Taking these several cases and Rule 4:1(b)(3) and applying them to our case, the Court makes the following findings:
(1) The materials in question are the work product of defense counsel and his expert prepared after litigation began and relate to issues of this litigation.
(2) The letter of July 24, 2000, from Dr. Kade to Mr. Braley with its attachments are in the opinion of the court subject to the privilege in that they suggest possible theories of defense as opposed to the opinion rendered by the expert.
(3) The letters of June 20 and 23,2000, from Mr. Braley to Dr. Kade are engagement letters which provide information regarding the case. A reasonable view of the information leads me to conclude that Dr. Kade would use this in preparation of his opinion and is discoverable.
(4) The remaining correspondence is composed of routine transmittal letters, which should be disclosed since they identify various materials sent to the expert for his review and opinion.
(5) There is no suggestion the material is available from other sources and it could be highly relevant in reviewing the potential expert testimony.
In summary, I am persuaded that Lamonds, supra, represents the more modem application of discovery practice and to the extent that the materials sought relate to the preparation of expert testimony for trial they should be produced.

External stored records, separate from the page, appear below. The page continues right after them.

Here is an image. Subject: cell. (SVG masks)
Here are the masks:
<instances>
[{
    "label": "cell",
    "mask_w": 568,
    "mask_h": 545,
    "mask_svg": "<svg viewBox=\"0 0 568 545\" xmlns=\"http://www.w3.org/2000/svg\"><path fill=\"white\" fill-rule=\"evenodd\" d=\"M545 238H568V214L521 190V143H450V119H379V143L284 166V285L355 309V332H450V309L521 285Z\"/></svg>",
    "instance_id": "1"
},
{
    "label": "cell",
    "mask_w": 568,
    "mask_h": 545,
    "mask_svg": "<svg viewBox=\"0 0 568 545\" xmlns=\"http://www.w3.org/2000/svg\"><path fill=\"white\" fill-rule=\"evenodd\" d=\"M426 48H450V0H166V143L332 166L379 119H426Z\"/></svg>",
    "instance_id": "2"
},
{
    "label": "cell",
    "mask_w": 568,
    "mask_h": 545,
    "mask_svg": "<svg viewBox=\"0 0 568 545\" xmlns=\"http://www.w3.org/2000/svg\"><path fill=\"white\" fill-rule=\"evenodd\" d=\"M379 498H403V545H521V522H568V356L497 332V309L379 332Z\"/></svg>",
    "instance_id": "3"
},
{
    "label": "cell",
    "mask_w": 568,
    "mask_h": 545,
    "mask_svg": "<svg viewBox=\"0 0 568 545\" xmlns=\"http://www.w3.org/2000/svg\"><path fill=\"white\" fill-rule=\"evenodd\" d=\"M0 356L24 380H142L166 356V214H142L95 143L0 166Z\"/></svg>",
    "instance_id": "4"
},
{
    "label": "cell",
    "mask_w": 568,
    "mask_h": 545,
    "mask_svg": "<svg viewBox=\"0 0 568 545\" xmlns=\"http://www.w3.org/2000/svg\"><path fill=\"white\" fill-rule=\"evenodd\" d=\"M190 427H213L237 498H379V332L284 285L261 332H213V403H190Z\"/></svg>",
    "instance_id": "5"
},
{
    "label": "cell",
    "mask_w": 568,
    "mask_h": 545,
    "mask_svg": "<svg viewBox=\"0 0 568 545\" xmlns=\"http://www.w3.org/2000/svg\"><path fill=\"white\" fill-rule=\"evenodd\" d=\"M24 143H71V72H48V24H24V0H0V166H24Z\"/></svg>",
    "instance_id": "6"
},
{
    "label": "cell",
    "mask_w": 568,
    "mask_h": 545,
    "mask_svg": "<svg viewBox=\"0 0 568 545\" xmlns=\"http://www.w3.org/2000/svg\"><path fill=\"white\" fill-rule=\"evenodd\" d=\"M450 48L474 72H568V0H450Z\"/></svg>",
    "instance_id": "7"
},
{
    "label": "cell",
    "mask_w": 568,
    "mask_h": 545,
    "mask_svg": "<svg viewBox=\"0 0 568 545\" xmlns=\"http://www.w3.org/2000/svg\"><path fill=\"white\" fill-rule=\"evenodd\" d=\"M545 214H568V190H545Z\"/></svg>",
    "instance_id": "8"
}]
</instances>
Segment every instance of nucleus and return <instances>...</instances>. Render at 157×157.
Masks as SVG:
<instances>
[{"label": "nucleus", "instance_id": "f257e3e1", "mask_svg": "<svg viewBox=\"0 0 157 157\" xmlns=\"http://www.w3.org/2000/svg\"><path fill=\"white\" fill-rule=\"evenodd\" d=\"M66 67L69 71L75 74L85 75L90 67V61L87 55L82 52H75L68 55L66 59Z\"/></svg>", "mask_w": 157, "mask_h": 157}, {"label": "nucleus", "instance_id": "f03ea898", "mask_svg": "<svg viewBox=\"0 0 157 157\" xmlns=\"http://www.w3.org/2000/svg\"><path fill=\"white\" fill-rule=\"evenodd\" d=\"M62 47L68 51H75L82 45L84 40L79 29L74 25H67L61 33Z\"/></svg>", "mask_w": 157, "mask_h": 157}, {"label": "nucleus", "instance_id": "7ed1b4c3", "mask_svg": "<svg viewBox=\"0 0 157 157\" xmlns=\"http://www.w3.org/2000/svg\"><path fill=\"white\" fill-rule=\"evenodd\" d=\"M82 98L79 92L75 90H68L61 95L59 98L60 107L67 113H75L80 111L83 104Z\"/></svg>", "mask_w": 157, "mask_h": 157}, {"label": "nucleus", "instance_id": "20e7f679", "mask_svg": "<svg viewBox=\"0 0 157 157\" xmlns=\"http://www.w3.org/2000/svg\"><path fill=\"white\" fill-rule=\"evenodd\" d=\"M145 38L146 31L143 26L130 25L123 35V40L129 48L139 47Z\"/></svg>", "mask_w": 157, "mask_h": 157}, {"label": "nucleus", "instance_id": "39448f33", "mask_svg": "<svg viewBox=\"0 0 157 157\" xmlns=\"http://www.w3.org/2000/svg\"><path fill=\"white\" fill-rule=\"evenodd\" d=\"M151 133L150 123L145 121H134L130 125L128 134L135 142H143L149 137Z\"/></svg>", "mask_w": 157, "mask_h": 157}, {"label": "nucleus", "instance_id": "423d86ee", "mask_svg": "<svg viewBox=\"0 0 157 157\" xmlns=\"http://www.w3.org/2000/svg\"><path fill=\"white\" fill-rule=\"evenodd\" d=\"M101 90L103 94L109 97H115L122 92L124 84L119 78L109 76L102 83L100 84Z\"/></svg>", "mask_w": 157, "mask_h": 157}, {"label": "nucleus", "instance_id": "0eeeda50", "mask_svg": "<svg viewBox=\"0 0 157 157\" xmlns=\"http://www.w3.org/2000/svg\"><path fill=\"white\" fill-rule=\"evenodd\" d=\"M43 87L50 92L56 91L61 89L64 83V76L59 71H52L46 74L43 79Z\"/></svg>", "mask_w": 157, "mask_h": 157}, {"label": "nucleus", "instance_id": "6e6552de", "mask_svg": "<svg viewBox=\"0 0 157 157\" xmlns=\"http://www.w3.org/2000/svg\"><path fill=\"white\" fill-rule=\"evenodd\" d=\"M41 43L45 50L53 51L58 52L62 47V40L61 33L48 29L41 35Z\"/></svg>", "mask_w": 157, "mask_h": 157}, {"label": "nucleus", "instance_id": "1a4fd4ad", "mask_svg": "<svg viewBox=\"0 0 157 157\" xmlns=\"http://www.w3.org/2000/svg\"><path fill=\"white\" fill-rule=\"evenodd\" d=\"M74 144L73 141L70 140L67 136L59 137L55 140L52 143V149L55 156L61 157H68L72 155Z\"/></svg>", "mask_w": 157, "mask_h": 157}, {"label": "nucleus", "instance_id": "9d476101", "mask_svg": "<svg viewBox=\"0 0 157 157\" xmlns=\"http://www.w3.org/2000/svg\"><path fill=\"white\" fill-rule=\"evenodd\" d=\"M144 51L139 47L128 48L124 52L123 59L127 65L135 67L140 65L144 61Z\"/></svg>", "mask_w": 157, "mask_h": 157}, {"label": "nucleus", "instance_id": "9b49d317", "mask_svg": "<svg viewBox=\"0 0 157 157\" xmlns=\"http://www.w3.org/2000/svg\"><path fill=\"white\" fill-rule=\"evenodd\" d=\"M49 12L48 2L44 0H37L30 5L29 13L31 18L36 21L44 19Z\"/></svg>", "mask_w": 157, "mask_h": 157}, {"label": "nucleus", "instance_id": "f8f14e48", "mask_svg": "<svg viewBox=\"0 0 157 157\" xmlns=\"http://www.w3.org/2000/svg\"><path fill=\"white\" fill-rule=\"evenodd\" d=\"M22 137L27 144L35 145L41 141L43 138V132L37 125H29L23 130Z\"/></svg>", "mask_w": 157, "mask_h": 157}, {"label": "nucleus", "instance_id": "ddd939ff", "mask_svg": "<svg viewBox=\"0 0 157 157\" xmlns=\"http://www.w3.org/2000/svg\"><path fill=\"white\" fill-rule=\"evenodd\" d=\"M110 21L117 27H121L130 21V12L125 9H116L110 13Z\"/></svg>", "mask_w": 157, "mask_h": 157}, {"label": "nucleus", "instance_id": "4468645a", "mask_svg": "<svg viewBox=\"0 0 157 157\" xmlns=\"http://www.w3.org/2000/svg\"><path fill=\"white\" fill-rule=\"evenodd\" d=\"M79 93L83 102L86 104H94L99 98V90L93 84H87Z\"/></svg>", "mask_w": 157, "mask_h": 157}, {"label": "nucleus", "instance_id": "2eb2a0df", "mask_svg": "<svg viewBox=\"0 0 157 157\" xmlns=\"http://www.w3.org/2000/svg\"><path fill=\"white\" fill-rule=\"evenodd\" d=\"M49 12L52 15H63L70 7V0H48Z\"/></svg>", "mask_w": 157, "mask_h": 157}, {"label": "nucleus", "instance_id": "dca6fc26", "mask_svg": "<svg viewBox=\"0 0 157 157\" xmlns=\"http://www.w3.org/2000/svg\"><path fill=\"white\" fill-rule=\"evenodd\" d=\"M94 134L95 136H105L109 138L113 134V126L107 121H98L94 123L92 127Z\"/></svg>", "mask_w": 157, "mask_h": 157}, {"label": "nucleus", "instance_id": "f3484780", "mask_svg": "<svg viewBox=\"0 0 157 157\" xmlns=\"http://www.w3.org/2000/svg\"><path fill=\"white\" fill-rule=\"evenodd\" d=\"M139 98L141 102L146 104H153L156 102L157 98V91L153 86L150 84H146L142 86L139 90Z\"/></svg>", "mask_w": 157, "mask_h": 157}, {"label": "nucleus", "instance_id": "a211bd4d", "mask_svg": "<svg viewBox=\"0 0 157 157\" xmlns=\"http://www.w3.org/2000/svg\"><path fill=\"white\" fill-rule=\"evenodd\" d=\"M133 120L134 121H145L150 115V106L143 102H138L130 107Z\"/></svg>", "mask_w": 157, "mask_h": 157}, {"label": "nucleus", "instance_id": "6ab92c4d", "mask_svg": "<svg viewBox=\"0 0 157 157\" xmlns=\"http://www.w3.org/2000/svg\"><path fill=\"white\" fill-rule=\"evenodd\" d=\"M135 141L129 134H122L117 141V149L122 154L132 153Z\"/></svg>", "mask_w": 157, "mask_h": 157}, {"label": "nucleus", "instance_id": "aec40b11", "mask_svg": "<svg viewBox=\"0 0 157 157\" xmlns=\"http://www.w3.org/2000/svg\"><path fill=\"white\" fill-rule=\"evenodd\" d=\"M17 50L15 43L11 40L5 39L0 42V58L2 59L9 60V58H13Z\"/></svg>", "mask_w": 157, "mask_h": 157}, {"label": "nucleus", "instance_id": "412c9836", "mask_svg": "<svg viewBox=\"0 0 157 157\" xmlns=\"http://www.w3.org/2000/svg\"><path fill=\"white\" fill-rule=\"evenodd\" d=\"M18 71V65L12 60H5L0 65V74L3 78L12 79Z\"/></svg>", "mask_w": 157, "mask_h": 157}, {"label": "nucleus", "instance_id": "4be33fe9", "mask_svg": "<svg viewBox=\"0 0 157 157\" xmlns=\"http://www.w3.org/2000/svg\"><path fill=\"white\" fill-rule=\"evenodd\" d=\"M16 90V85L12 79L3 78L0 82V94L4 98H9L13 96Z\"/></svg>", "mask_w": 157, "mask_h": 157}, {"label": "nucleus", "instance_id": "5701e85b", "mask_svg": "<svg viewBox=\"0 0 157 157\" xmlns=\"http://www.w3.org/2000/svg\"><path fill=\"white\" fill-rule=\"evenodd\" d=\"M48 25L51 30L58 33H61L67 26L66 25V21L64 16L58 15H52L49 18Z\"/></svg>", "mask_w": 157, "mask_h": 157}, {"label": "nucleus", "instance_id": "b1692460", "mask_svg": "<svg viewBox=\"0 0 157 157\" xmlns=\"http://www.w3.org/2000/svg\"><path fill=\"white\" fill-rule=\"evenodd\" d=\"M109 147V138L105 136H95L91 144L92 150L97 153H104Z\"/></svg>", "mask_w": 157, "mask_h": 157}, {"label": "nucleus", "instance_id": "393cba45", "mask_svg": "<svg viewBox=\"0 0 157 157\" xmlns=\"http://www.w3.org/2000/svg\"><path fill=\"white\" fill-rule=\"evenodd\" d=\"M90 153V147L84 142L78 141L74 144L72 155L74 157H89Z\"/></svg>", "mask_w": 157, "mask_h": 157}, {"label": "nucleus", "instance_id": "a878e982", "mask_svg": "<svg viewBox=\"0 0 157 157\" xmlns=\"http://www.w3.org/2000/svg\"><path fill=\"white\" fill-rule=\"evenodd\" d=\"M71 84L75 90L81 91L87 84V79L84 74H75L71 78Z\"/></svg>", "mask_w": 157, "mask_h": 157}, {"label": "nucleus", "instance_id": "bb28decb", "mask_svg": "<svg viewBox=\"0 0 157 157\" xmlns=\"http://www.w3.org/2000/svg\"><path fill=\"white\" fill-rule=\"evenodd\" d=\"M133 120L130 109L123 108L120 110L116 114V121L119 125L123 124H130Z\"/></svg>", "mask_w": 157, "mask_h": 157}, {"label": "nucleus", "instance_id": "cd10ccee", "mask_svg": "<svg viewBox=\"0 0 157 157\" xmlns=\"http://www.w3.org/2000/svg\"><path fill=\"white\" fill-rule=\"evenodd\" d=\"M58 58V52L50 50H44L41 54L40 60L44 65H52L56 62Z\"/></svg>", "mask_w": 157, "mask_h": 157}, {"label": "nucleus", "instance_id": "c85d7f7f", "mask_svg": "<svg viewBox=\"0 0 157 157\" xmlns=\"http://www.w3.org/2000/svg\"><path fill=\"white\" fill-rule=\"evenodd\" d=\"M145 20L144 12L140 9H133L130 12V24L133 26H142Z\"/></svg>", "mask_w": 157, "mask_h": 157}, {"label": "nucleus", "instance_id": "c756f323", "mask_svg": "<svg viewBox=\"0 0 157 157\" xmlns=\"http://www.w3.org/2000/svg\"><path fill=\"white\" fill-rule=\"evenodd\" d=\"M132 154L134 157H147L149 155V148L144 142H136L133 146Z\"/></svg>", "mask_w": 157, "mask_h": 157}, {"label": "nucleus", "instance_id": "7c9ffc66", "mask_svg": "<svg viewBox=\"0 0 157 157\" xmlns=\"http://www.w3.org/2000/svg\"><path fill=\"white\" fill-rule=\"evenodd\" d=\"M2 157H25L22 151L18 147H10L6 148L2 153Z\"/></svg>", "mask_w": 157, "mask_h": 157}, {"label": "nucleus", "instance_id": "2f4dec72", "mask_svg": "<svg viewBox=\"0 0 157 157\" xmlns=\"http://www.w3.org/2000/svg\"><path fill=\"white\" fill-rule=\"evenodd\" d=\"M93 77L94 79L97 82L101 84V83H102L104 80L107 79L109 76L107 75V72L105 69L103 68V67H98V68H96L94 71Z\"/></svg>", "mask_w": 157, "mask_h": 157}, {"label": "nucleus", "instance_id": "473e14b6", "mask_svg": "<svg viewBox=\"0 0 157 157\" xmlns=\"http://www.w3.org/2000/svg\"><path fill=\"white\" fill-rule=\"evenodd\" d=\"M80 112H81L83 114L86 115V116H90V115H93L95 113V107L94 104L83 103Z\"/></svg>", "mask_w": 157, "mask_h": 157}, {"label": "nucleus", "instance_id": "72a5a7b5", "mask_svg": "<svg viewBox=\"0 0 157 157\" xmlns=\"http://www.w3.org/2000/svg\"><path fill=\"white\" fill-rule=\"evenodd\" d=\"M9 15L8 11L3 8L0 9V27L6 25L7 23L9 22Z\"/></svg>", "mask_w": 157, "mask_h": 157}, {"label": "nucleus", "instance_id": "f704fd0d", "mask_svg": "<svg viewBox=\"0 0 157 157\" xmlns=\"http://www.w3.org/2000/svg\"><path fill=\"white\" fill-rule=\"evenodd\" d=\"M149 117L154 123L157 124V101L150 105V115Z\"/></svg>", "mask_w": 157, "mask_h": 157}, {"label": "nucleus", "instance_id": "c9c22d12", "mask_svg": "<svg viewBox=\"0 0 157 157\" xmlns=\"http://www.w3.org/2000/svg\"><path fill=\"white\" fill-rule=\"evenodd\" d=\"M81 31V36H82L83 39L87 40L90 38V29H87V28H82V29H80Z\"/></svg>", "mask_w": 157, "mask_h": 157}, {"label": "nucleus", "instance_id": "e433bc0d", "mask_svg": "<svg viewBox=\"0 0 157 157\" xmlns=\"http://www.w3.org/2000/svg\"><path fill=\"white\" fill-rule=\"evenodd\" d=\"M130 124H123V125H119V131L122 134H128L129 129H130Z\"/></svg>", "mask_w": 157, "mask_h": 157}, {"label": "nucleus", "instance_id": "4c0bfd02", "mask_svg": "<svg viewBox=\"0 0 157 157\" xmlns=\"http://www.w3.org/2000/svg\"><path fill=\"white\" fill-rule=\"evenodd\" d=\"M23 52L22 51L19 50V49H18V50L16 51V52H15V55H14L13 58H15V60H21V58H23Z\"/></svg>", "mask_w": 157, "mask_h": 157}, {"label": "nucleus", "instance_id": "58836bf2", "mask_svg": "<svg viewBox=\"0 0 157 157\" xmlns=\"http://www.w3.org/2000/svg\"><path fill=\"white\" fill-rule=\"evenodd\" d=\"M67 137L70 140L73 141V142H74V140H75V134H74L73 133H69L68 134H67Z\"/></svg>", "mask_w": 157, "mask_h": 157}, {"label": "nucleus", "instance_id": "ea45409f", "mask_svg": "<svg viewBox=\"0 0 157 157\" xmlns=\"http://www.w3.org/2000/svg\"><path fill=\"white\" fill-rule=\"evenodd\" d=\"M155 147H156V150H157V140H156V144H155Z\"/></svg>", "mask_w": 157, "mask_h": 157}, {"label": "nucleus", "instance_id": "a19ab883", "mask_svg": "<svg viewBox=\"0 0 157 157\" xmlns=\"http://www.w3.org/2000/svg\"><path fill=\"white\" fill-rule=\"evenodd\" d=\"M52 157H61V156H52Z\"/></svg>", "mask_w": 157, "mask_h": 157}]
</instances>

Obviously, I do not believe that either of the two Virginia cases, Rakes or Edwards, supra, preclude this result and are factually inapposite to our case. By disclosing material to an expert to assist him in preparing expert opinion for trial, counsel opens the discovery door. On the other hand, asking an expert to assist counsel in preparation for cross-examination of another expert moves into the area of legal theories which are protected by the rule.
Therefore the motion to quash is denied in part and granted in part.